Receitas de vinis superiores às de streaming gratuitos

Tiago da Bernarda

Um estudo revela que nos Estados Unidos, a venda de vinis arrecadou mais do que serviços como YouTube e Spotify.

O crescimento de vendas de discos de vinil tem revelado alguns desenvolvimentos interessantes, tendo em conta a popularidade dos serviços de streaming nos últimos anos.

Agora, uma investigação levada a cabo pela Recording Industry Association of America (RIAA), revela que as receitas resultantes das vendas de vinis nos Estados Unidos foram superiores às de serviços gratuitos de streaming, em 2015.

De acordo com o estudo, a venda de discos subiu 32% no ano passado, arrecadando um valor recorde, previamente estabelecido em 1988, de cerca de 416 milhões de dólares.

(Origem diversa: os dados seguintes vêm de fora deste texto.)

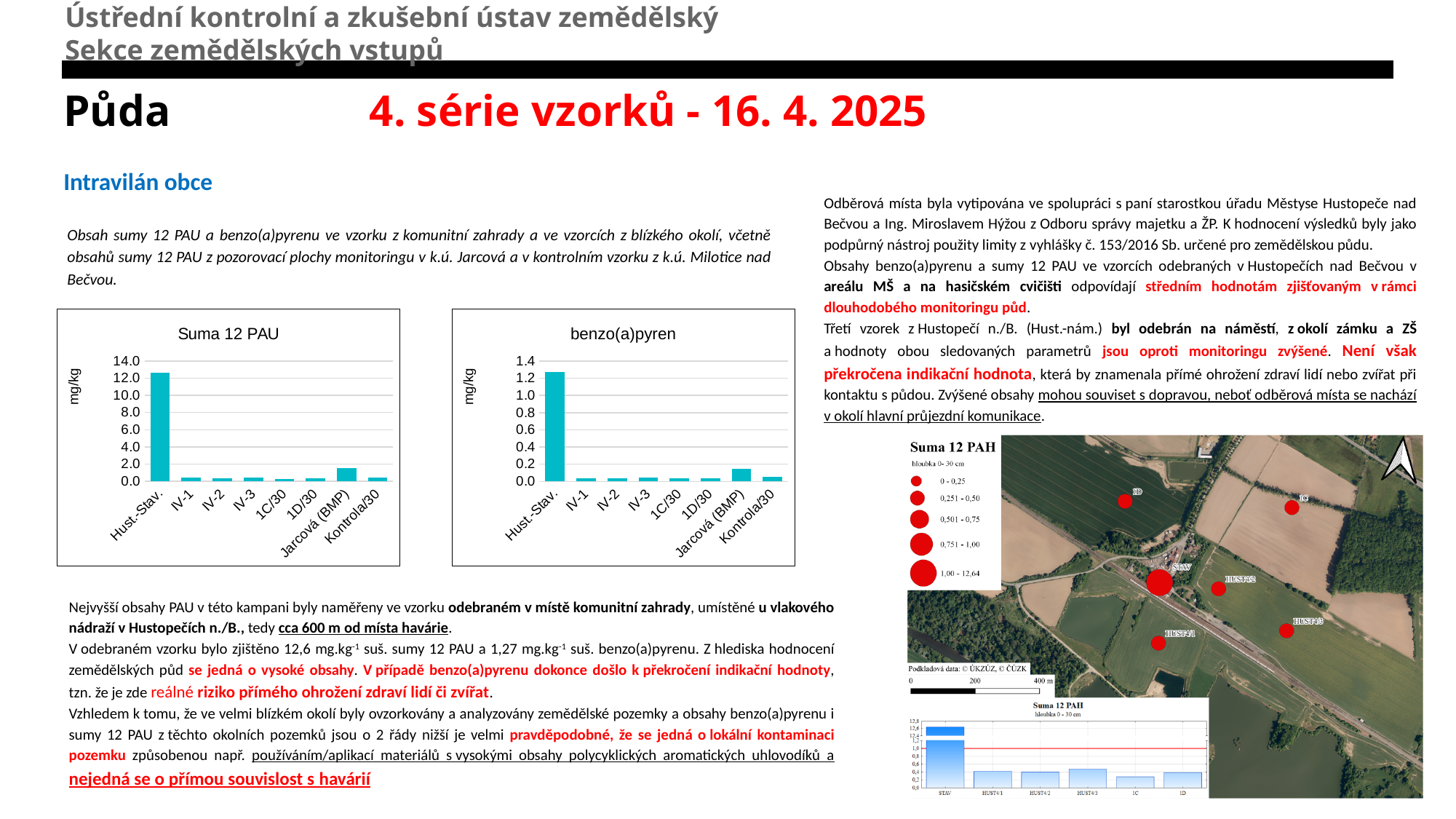
What is the title of the right-hand bar chart on the left side of the slide? benzo(a)pyren In the "benzo(a)pyren" chart, which category has the highest value? Hust.-Stav. How many categories are shown on the x axis of the "benzo(a)pyren" chart? 8 What kind of chart is the "Suma 12 PAU" chart? bar chart What unit is shown on the y axis of the "Suma 12 PAU" chart? mg/kg In the "Suma 12 PAU" chart, is the value for Hust.-Stav. greater or less than 10.0? greater In the "Suma 12 PAU" chart, which category has the highest value? Hust.-Stav. In the "Suma 12 PAU" chart, which is larger: the value for Jarcová (BMP) or the value for IV-1? Jarcová (BMP) In the "benzo(a)pyren" chart, is the value for Hust.-Stav. greater or less than 1.0? greater In the "benzo(a)pyren" chart, which is larger: the value for Jarcová (BMP) or the value for Kontrola/30? Jarcová (BMP) In the "Suma 12 PAU" chart, is the value for Jarcová (BMP) greater or less than 2.0? less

Nada impressionante, dado que esse valor representa cerca de 0,9% das receitas da actual indústria discográfica, valorizadas a 7 mil milhões de dólares. Grande parte desse rendimento vem de publicidade nos serviços streaming on-demand, que , no ano passado, gerou cerca de 385 milhões de dólares, e que representa um crescimento de 31%.

De acordo com a Billboard, o valor obtido pela venda dos discos baseia-se no valor de retalho. Não revela quanto é que as editoras e artistas receberam das respectivas vendas. O estudo exclui também as receitas dos serviços streaming com subscrições a pagar. Em geral, o valor total de receitas de todos os serviços de streaming foi de 2,4 mil milhões em 2015, um crescimento de 29% desde o ano anterior.

«Isto mostra como está a haver uma distorção fundamental no mercado», comentou o CEO da RIAA, Cary Sherman, num comunicado. «Andam por aí gigantes da tecnologia que andam a enriquecer à custa de pessoas que realmente fazem música.»